Getting ahead of the bad guys with Internet Scanning data.

Detecting adversaries ahead of time is the holy grail to any defender. In this presentation we propose the usage of internet scanning services as a hunting ground of adversaries. Services like Shodan and BinaryEdge provide a great source of adversarial indicators, allowing defenders to get ahead of the risk. While this is not possible all the time many defenders try to get ahead by collecting information from several sources, some open some through private feeds. In this presentation we will demonstrate how these services can be used to find unknown adversarial infrastructure. We will illustrate how this can be done hunting for ip addresses serving payloads that match the MZ header. This allows the identification of attack framework hosting sites serving executable payloads directly, Metasploit is a good example of such frameworks. The technique does not end with the MZ header, other patterns can be searched which contribute to a better mapping of the Internet threat landscape. The presentation will continue to explain how this data can be processed in order to be transformed into something useful for defenders and threat researchers.

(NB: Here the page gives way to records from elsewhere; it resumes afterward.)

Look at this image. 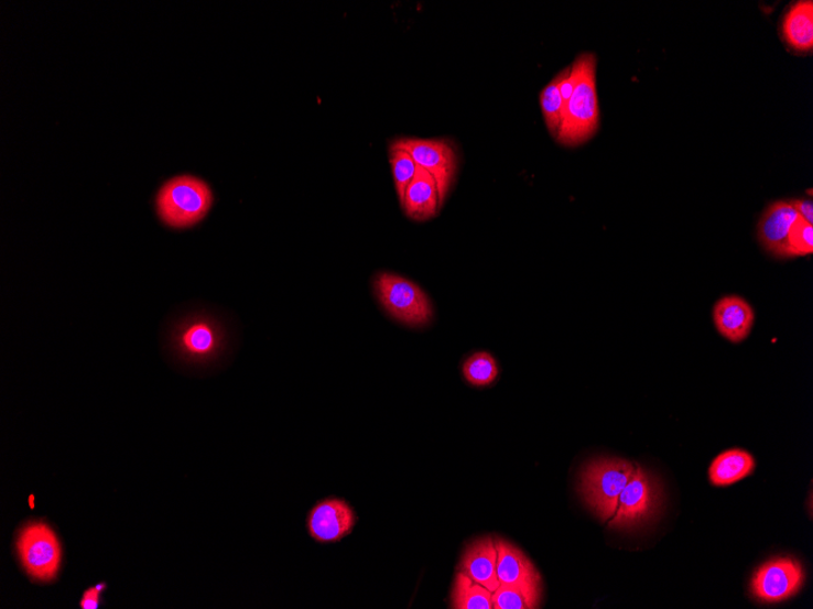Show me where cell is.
<instances>
[{
  "label": "cell",
  "mask_w": 813,
  "mask_h": 609,
  "mask_svg": "<svg viewBox=\"0 0 813 609\" xmlns=\"http://www.w3.org/2000/svg\"><path fill=\"white\" fill-rule=\"evenodd\" d=\"M805 579L804 567L798 559L774 558L754 573L751 592L762 603L782 602L795 596L804 587Z\"/></svg>",
  "instance_id": "8"
},
{
  "label": "cell",
  "mask_w": 813,
  "mask_h": 609,
  "mask_svg": "<svg viewBox=\"0 0 813 609\" xmlns=\"http://www.w3.org/2000/svg\"><path fill=\"white\" fill-rule=\"evenodd\" d=\"M390 162L394 186H397V192L402 204L406 187L413 181L418 166L409 152L393 145L390 148Z\"/></svg>",
  "instance_id": "22"
},
{
  "label": "cell",
  "mask_w": 813,
  "mask_h": 609,
  "mask_svg": "<svg viewBox=\"0 0 813 609\" xmlns=\"http://www.w3.org/2000/svg\"><path fill=\"white\" fill-rule=\"evenodd\" d=\"M497 550V578L499 584H522L542 580L539 570L528 556L503 539H495Z\"/></svg>",
  "instance_id": "15"
},
{
  "label": "cell",
  "mask_w": 813,
  "mask_h": 609,
  "mask_svg": "<svg viewBox=\"0 0 813 609\" xmlns=\"http://www.w3.org/2000/svg\"><path fill=\"white\" fill-rule=\"evenodd\" d=\"M357 523L354 509L344 499L328 498L316 503L307 514L310 536L319 544L339 543Z\"/></svg>",
  "instance_id": "10"
},
{
  "label": "cell",
  "mask_w": 813,
  "mask_h": 609,
  "mask_svg": "<svg viewBox=\"0 0 813 609\" xmlns=\"http://www.w3.org/2000/svg\"><path fill=\"white\" fill-rule=\"evenodd\" d=\"M213 203V192L205 182L183 175L161 187L158 213L166 226L184 229L204 219Z\"/></svg>",
  "instance_id": "3"
},
{
  "label": "cell",
  "mask_w": 813,
  "mask_h": 609,
  "mask_svg": "<svg viewBox=\"0 0 813 609\" xmlns=\"http://www.w3.org/2000/svg\"><path fill=\"white\" fill-rule=\"evenodd\" d=\"M463 374L475 388H485L498 378L497 362L490 354L479 351L464 362Z\"/></svg>",
  "instance_id": "21"
},
{
  "label": "cell",
  "mask_w": 813,
  "mask_h": 609,
  "mask_svg": "<svg viewBox=\"0 0 813 609\" xmlns=\"http://www.w3.org/2000/svg\"><path fill=\"white\" fill-rule=\"evenodd\" d=\"M412 156L416 166L433 175L438 189L440 203L444 205L457 173L455 149L445 139H399L392 143Z\"/></svg>",
  "instance_id": "9"
},
{
  "label": "cell",
  "mask_w": 813,
  "mask_h": 609,
  "mask_svg": "<svg viewBox=\"0 0 813 609\" xmlns=\"http://www.w3.org/2000/svg\"><path fill=\"white\" fill-rule=\"evenodd\" d=\"M458 570L495 592L501 585L497 578L495 539L484 536L469 544L462 556Z\"/></svg>",
  "instance_id": "13"
},
{
  "label": "cell",
  "mask_w": 813,
  "mask_h": 609,
  "mask_svg": "<svg viewBox=\"0 0 813 609\" xmlns=\"http://www.w3.org/2000/svg\"><path fill=\"white\" fill-rule=\"evenodd\" d=\"M791 204L795 208L800 218L805 219L813 225V204L810 200H792Z\"/></svg>",
  "instance_id": "25"
},
{
  "label": "cell",
  "mask_w": 813,
  "mask_h": 609,
  "mask_svg": "<svg viewBox=\"0 0 813 609\" xmlns=\"http://www.w3.org/2000/svg\"><path fill=\"white\" fill-rule=\"evenodd\" d=\"M375 289L381 306L398 322L421 327L430 324L434 316L433 304L425 292L400 275L380 273Z\"/></svg>",
  "instance_id": "5"
},
{
  "label": "cell",
  "mask_w": 813,
  "mask_h": 609,
  "mask_svg": "<svg viewBox=\"0 0 813 609\" xmlns=\"http://www.w3.org/2000/svg\"><path fill=\"white\" fill-rule=\"evenodd\" d=\"M785 42L798 52L809 53L813 48V2L799 0L787 10L782 22Z\"/></svg>",
  "instance_id": "16"
},
{
  "label": "cell",
  "mask_w": 813,
  "mask_h": 609,
  "mask_svg": "<svg viewBox=\"0 0 813 609\" xmlns=\"http://www.w3.org/2000/svg\"><path fill=\"white\" fill-rule=\"evenodd\" d=\"M637 464L619 458L592 460L579 477V494L601 523L617 512L622 490L636 471Z\"/></svg>",
  "instance_id": "2"
},
{
  "label": "cell",
  "mask_w": 813,
  "mask_h": 609,
  "mask_svg": "<svg viewBox=\"0 0 813 609\" xmlns=\"http://www.w3.org/2000/svg\"><path fill=\"white\" fill-rule=\"evenodd\" d=\"M106 588V585H98V587L87 590L80 600V607L84 609H97L100 603V594Z\"/></svg>",
  "instance_id": "24"
},
{
  "label": "cell",
  "mask_w": 813,
  "mask_h": 609,
  "mask_svg": "<svg viewBox=\"0 0 813 609\" xmlns=\"http://www.w3.org/2000/svg\"><path fill=\"white\" fill-rule=\"evenodd\" d=\"M455 609H492L494 592L458 570L451 595Z\"/></svg>",
  "instance_id": "19"
},
{
  "label": "cell",
  "mask_w": 813,
  "mask_h": 609,
  "mask_svg": "<svg viewBox=\"0 0 813 609\" xmlns=\"http://www.w3.org/2000/svg\"><path fill=\"white\" fill-rule=\"evenodd\" d=\"M568 68L566 67L545 86L540 94V104L544 116L545 124L549 131L556 140L560 135L564 121V101L561 94V84L566 76Z\"/></svg>",
  "instance_id": "20"
},
{
  "label": "cell",
  "mask_w": 813,
  "mask_h": 609,
  "mask_svg": "<svg viewBox=\"0 0 813 609\" xmlns=\"http://www.w3.org/2000/svg\"><path fill=\"white\" fill-rule=\"evenodd\" d=\"M713 315L719 335L734 344L745 341L755 323V312L750 303L736 295L718 300L715 303Z\"/></svg>",
  "instance_id": "12"
},
{
  "label": "cell",
  "mask_w": 813,
  "mask_h": 609,
  "mask_svg": "<svg viewBox=\"0 0 813 609\" xmlns=\"http://www.w3.org/2000/svg\"><path fill=\"white\" fill-rule=\"evenodd\" d=\"M576 85L564 107V121L557 142L565 146L584 144L599 128V107L596 87L597 57L583 53L572 65Z\"/></svg>",
  "instance_id": "1"
},
{
  "label": "cell",
  "mask_w": 813,
  "mask_h": 609,
  "mask_svg": "<svg viewBox=\"0 0 813 609\" xmlns=\"http://www.w3.org/2000/svg\"><path fill=\"white\" fill-rule=\"evenodd\" d=\"M799 217L791 202H776L766 208L758 227L763 248L778 259H789V231Z\"/></svg>",
  "instance_id": "11"
},
{
  "label": "cell",
  "mask_w": 813,
  "mask_h": 609,
  "mask_svg": "<svg viewBox=\"0 0 813 609\" xmlns=\"http://www.w3.org/2000/svg\"><path fill=\"white\" fill-rule=\"evenodd\" d=\"M789 259L805 257L813 252V225L803 218L794 222L788 238Z\"/></svg>",
  "instance_id": "23"
},
{
  "label": "cell",
  "mask_w": 813,
  "mask_h": 609,
  "mask_svg": "<svg viewBox=\"0 0 813 609\" xmlns=\"http://www.w3.org/2000/svg\"><path fill=\"white\" fill-rule=\"evenodd\" d=\"M752 456L740 449H731L718 455L708 468V477L717 487H726L739 482L755 471Z\"/></svg>",
  "instance_id": "17"
},
{
  "label": "cell",
  "mask_w": 813,
  "mask_h": 609,
  "mask_svg": "<svg viewBox=\"0 0 813 609\" xmlns=\"http://www.w3.org/2000/svg\"><path fill=\"white\" fill-rule=\"evenodd\" d=\"M227 346L223 326L212 316L195 315L183 320L172 335L173 355L184 365L205 367L214 365Z\"/></svg>",
  "instance_id": "4"
},
{
  "label": "cell",
  "mask_w": 813,
  "mask_h": 609,
  "mask_svg": "<svg viewBox=\"0 0 813 609\" xmlns=\"http://www.w3.org/2000/svg\"><path fill=\"white\" fill-rule=\"evenodd\" d=\"M404 214L416 221H424L437 216L443 205L440 203L437 184L432 174L418 166L413 181L406 187L401 204Z\"/></svg>",
  "instance_id": "14"
},
{
  "label": "cell",
  "mask_w": 813,
  "mask_h": 609,
  "mask_svg": "<svg viewBox=\"0 0 813 609\" xmlns=\"http://www.w3.org/2000/svg\"><path fill=\"white\" fill-rule=\"evenodd\" d=\"M542 580L501 584L494 592L495 609H536L541 606Z\"/></svg>",
  "instance_id": "18"
},
{
  "label": "cell",
  "mask_w": 813,
  "mask_h": 609,
  "mask_svg": "<svg viewBox=\"0 0 813 609\" xmlns=\"http://www.w3.org/2000/svg\"><path fill=\"white\" fill-rule=\"evenodd\" d=\"M18 555L29 576L46 583L56 577L62 565V546L48 524L32 522L17 539Z\"/></svg>",
  "instance_id": "7"
},
{
  "label": "cell",
  "mask_w": 813,
  "mask_h": 609,
  "mask_svg": "<svg viewBox=\"0 0 813 609\" xmlns=\"http://www.w3.org/2000/svg\"><path fill=\"white\" fill-rule=\"evenodd\" d=\"M659 480L637 464L636 471L622 490L619 505L609 522L611 530L629 531L655 518L663 501Z\"/></svg>",
  "instance_id": "6"
}]
</instances>
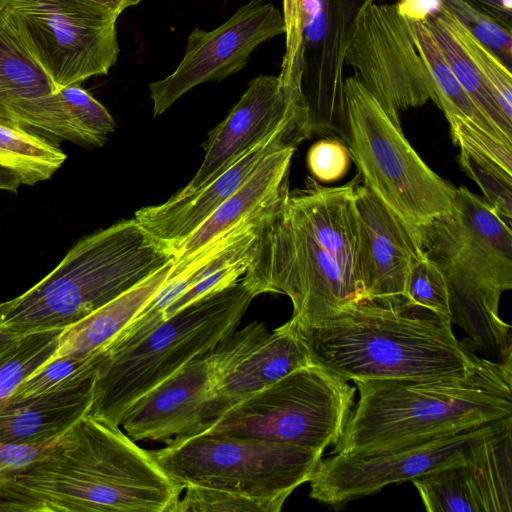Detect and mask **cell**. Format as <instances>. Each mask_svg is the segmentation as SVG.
<instances>
[{
  "instance_id": "obj_31",
  "label": "cell",
  "mask_w": 512,
  "mask_h": 512,
  "mask_svg": "<svg viewBox=\"0 0 512 512\" xmlns=\"http://www.w3.org/2000/svg\"><path fill=\"white\" fill-rule=\"evenodd\" d=\"M439 14L491 88L505 117L512 122V71L445 7Z\"/></svg>"
},
{
  "instance_id": "obj_22",
  "label": "cell",
  "mask_w": 512,
  "mask_h": 512,
  "mask_svg": "<svg viewBox=\"0 0 512 512\" xmlns=\"http://www.w3.org/2000/svg\"><path fill=\"white\" fill-rule=\"evenodd\" d=\"M354 205L365 300L401 302L411 265L423 251L403 224L360 182Z\"/></svg>"
},
{
  "instance_id": "obj_4",
  "label": "cell",
  "mask_w": 512,
  "mask_h": 512,
  "mask_svg": "<svg viewBox=\"0 0 512 512\" xmlns=\"http://www.w3.org/2000/svg\"><path fill=\"white\" fill-rule=\"evenodd\" d=\"M353 382L359 399L330 454L381 451L512 417V362L482 357L465 378Z\"/></svg>"
},
{
  "instance_id": "obj_20",
  "label": "cell",
  "mask_w": 512,
  "mask_h": 512,
  "mask_svg": "<svg viewBox=\"0 0 512 512\" xmlns=\"http://www.w3.org/2000/svg\"><path fill=\"white\" fill-rule=\"evenodd\" d=\"M300 106L281 86L278 76L259 75L251 80L228 116L210 132L195 176L174 196H186L211 182Z\"/></svg>"
},
{
  "instance_id": "obj_32",
  "label": "cell",
  "mask_w": 512,
  "mask_h": 512,
  "mask_svg": "<svg viewBox=\"0 0 512 512\" xmlns=\"http://www.w3.org/2000/svg\"><path fill=\"white\" fill-rule=\"evenodd\" d=\"M458 161L479 186L485 201L507 223L512 220V173L489 157L460 146Z\"/></svg>"
},
{
  "instance_id": "obj_37",
  "label": "cell",
  "mask_w": 512,
  "mask_h": 512,
  "mask_svg": "<svg viewBox=\"0 0 512 512\" xmlns=\"http://www.w3.org/2000/svg\"><path fill=\"white\" fill-rule=\"evenodd\" d=\"M252 251L253 248L247 255L205 276L187 289L166 308L163 314V320L169 318L198 299L220 291L238 281L246 272Z\"/></svg>"
},
{
  "instance_id": "obj_30",
  "label": "cell",
  "mask_w": 512,
  "mask_h": 512,
  "mask_svg": "<svg viewBox=\"0 0 512 512\" xmlns=\"http://www.w3.org/2000/svg\"><path fill=\"white\" fill-rule=\"evenodd\" d=\"M62 330L29 333L0 355V406L27 377L54 354Z\"/></svg>"
},
{
  "instance_id": "obj_14",
  "label": "cell",
  "mask_w": 512,
  "mask_h": 512,
  "mask_svg": "<svg viewBox=\"0 0 512 512\" xmlns=\"http://www.w3.org/2000/svg\"><path fill=\"white\" fill-rule=\"evenodd\" d=\"M345 65L391 114L418 108L436 95L431 74L415 43L412 24L394 4L368 5L360 14Z\"/></svg>"
},
{
  "instance_id": "obj_12",
  "label": "cell",
  "mask_w": 512,
  "mask_h": 512,
  "mask_svg": "<svg viewBox=\"0 0 512 512\" xmlns=\"http://www.w3.org/2000/svg\"><path fill=\"white\" fill-rule=\"evenodd\" d=\"M28 44L56 89L108 74L119 56V16L81 0H11Z\"/></svg>"
},
{
  "instance_id": "obj_5",
  "label": "cell",
  "mask_w": 512,
  "mask_h": 512,
  "mask_svg": "<svg viewBox=\"0 0 512 512\" xmlns=\"http://www.w3.org/2000/svg\"><path fill=\"white\" fill-rule=\"evenodd\" d=\"M423 253L445 276L451 322L463 343L490 360L512 362L511 326L499 316L501 295L512 288V231L481 197L456 188L453 209L427 233Z\"/></svg>"
},
{
  "instance_id": "obj_43",
  "label": "cell",
  "mask_w": 512,
  "mask_h": 512,
  "mask_svg": "<svg viewBox=\"0 0 512 512\" xmlns=\"http://www.w3.org/2000/svg\"><path fill=\"white\" fill-rule=\"evenodd\" d=\"M21 182L16 174L0 166V190L17 193Z\"/></svg>"
},
{
  "instance_id": "obj_8",
  "label": "cell",
  "mask_w": 512,
  "mask_h": 512,
  "mask_svg": "<svg viewBox=\"0 0 512 512\" xmlns=\"http://www.w3.org/2000/svg\"><path fill=\"white\" fill-rule=\"evenodd\" d=\"M347 144L362 185L422 250L431 227L453 209L456 188L421 159L391 114L353 75L344 80Z\"/></svg>"
},
{
  "instance_id": "obj_3",
  "label": "cell",
  "mask_w": 512,
  "mask_h": 512,
  "mask_svg": "<svg viewBox=\"0 0 512 512\" xmlns=\"http://www.w3.org/2000/svg\"><path fill=\"white\" fill-rule=\"evenodd\" d=\"M298 331L314 362L345 381L465 378L482 359L455 336L450 319L405 299L362 300Z\"/></svg>"
},
{
  "instance_id": "obj_17",
  "label": "cell",
  "mask_w": 512,
  "mask_h": 512,
  "mask_svg": "<svg viewBox=\"0 0 512 512\" xmlns=\"http://www.w3.org/2000/svg\"><path fill=\"white\" fill-rule=\"evenodd\" d=\"M0 122L57 146H102L69 114L8 9L0 11Z\"/></svg>"
},
{
  "instance_id": "obj_28",
  "label": "cell",
  "mask_w": 512,
  "mask_h": 512,
  "mask_svg": "<svg viewBox=\"0 0 512 512\" xmlns=\"http://www.w3.org/2000/svg\"><path fill=\"white\" fill-rule=\"evenodd\" d=\"M456 79L479 110L506 137L512 139V122L503 114L494 93L478 72L440 14L425 22Z\"/></svg>"
},
{
  "instance_id": "obj_34",
  "label": "cell",
  "mask_w": 512,
  "mask_h": 512,
  "mask_svg": "<svg viewBox=\"0 0 512 512\" xmlns=\"http://www.w3.org/2000/svg\"><path fill=\"white\" fill-rule=\"evenodd\" d=\"M405 300L451 320L447 282L439 267L422 253L411 265Z\"/></svg>"
},
{
  "instance_id": "obj_21",
  "label": "cell",
  "mask_w": 512,
  "mask_h": 512,
  "mask_svg": "<svg viewBox=\"0 0 512 512\" xmlns=\"http://www.w3.org/2000/svg\"><path fill=\"white\" fill-rule=\"evenodd\" d=\"M215 377L212 352L190 362L134 401L120 425L136 440L170 442L196 434Z\"/></svg>"
},
{
  "instance_id": "obj_10",
  "label": "cell",
  "mask_w": 512,
  "mask_h": 512,
  "mask_svg": "<svg viewBox=\"0 0 512 512\" xmlns=\"http://www.w3.org/2000/svg\"><path fill=\"white\" fill-rule=\"evenodd\" d=\"M149 453L182 490L222 489L282 504L311 480L323 455L289 444L207 434L174 438Z\"/></svg>"
},
{
  "instance_id": "obj_6",
  "label": "cell",
  "mask_w": 512,
  "mask_h": 512,
  "mask_svg": "<svg viewBox=\"0 0 512 512\" xmlns=\"http://www.w3.org/2000/svg\"><path fill=\"white\" fill-rule=\"evenodd\" d=\"M173 255L134 218L79 239L41 281L9 300L0 329L63 330L130 290Z\"/></svg>"
},
{
  "instance_id": "obj_29",
  "label": "cell",
  "mask_w": 512,
  "mask_h": 512,
  "mask_svg": "<svg viewBox=\"0 0 512 512\" xmlns=\"http://www.w3.org/2000/svg\"><path fill=\"white\" fill-rule=\"evenodd\" d=\"M102 355L100 349L85 356H65L53 360L21 382L3 404L70 390L92 382Z\"/></svg>"
},
{
  "instance_id": "obj_45",
  "label": "cell",
  "mask_w": 512,
  "mask_h": 512,
  "mask_svg": "<svg viewBox=\"0 0 512 512\" xmlns=\"http://www.w3.org/2000/svg\"><path fill=\"white\" fill-rule=\"evenodd\" d=\"M11 0H0V11L8 7Z\"/></svg>"
},
{
  "instance_id": "obj_18",
  "label": "cell",
  "mask_w": 512,
  "mask_h": 512,
  "mask_svg": "<svg viewBox=\"0 0 512 512\" xmlns=\"http://www.w3.org/2000/svg\"><path fill=\"white\" fill-rule=\"evenodd\" d=\"M312 135L308 109L298 107L273 133L241 155L211 182L182 197L136 211L134 219L171 254L272 153L297 148ZM173 255V254H172Z\"/></svg>"
},
{
  "instance_id": "obj_41",
  "label": "cell",
  "mask_w": 512,
  "mask_h": 512,
  "mask_svg": "<svg viewBox=\"0 0 512 512\" xmlns=\"http://www.w3.org/2000/svg\"><path fill=\"white\" fill-rule=\"evenodd\" d=\"M512 27V0H462Z\"/></svg>"
},
{
  "instance_id": "obj_11",
  "label": "cell",
  "mask_w": 512,
  "mask_h": 512,
  "mask_svg": "<svg viewBox=\"0 0 512 512\" xmlns=\"http://www.w3.org/2000/svg\"><path fill=\"white\" fill-rule=\"evenodd\" d=\"M355 391L325 368L307 366L238 402L202 434L324 452L341 438Z\"/></svg>"
},
{
  "instance_id": "obj_7",
  "label": "cell",
  "mask_w": 512,
  "mask_h": 512,
  "mask_svg": "<svg viewBox=\"0 0 512 512\" xmlns=\"http://www.w3.org/2000/svg\"><path fill=\"white\" fill-rule=\"evenodd\" d=\"M242 277L163 320L134 345L102 350L88 414L120 426L134 401L234 332L256 297Z\"/></svg>"
},
{
  "instance_id": "obj_46",
  "label": "cell",
  "mask_w": 512,
  "mask_h": 512,
  "mask_svg": "<svg viewBox=\"0 0 512 512\" xmlns=\"http://www.w3.org/2000/svg\"><path fill=\"white\" fill-rule=\"evenodd\" d=\"M8 304H9V301L0 303V318H1L2 314L4 313V311L6 310Z\"/></svg>"
},
{
  "instance_id": "obj_42",
  "label": "cell",
  "mask_w": 512,
  "mask_h": 512,
  "mask_svg": "<svg viewBox=\"0 0 512 512\" xmlns=\"http://www.w3.org/2000/svg\"><path fill=\"white\" fill-rule=\"evenodd\" d=\"M102 7L119 16L129 7L139 4L142 0H81Z\"/></svg>"
},
{
  "instance_id": "obj_15",
  "label": "cell",
  "mask_w": 512,
  "mask_h": 512,
  "mask_svg": "<svg viewBox=\"0 0 512 512\" xmlns=\"http://www.w3.org/2000/svg\"><path fill=\"white\" fill-rule=\"evenodd\" d=\"M211 352L214 384L195 435L204 433L228 409L248 396L298 369L316 364L307 343L290 320L271 333L264 323L251 322L232 332Z\"/></svg>"
},
{
  "instance_id": "obj_40",
  "label": "cell",
  "mask_w": 512,
  "mask_h": 512,
  "mask_svg": "<svg viewBox=\"0 0 512 512\" xmlns=\"http://www.w3.org/2000/svg\"><path fill=\"white\" fill-rule=\"evenodd\" d=\"M394 6L410 22H425L445 7L444 0H398Z\"/></svg>"
},
{
  "instance_id": "obj_26",
  "label": "cell",
  "mask_w": 512,
  "mask_h": 512,
  "mask_svg": "<svg viewBox=\"0 0 512 512\" xmlns=\"http://www.w3.org/2000/svg\"><path fill=\"white\" fill-rule=\"evenodd\" d=\"M411 24L416 47L433 80L435 104L444 113L449 126L462 124L512 145V139L495 127L462 88L425 23L411 22Z\"/></svg>"
},
{
  "instance_id": "obj_9",
  "label": "cell",
  "mask_w": 512,
  "mask_h": 512,
  "mask_svg": "<svg viewBox=\"0 0 512 512\" xmlns=\"http://www.w3.org/2000/svg\"><path fill=\"white\" fill-rule=\"evenodd\" d=\"M377 0H282L281 86L308 109L312 134L347 131L346 52L363 10Z\"/></svg>"
},
{
  "instance_id": "obj_25",
  "label": "cell",
  "mask_w": 512,
  "mask_h": 512,
  "mask_svg": "<svg viewBox=\"0 0 512 512\" xmlns=\"http://www.w3.org/2000/svg\"><path fill=\"white\" fill-rule=\"evenodd\" d=\"M173 264L171 260L130 290L64 328L58 337L56 350L47 363L61 357L85 356L103 349L154 297L169 277Z\"/></svg>"
},
{
  "instance_id": "obj_13",
  "label": "cell",
  "mask_w": 512,
  "mask_h": 512,
  "mask_svg": "<svg viewBox=\"0 0 512 512\" xmlns=\"http://www.w3.org/2000/svg\"><path fill=\"white\" fill-rule=\"evenodd\" d=\"M511 418V417H509ZM479 424L375 452L330 454L310 482V497L333 507L466 461L477 442L506 420Z\"/></svg>"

During our research we also found different results, from funny stuff without any harm to powershell scripts or even source to be compiled locally.

This method has been used to triage logs on incident response cases where we wanted to see if CobalStrike had been used. By supplying a list of recent CS servers delivering payloads we were able to identify the initial attack vector and corresponding patient zero of that incident. The presentation will finish with the presentation of other use cases, for this kind of data analysis.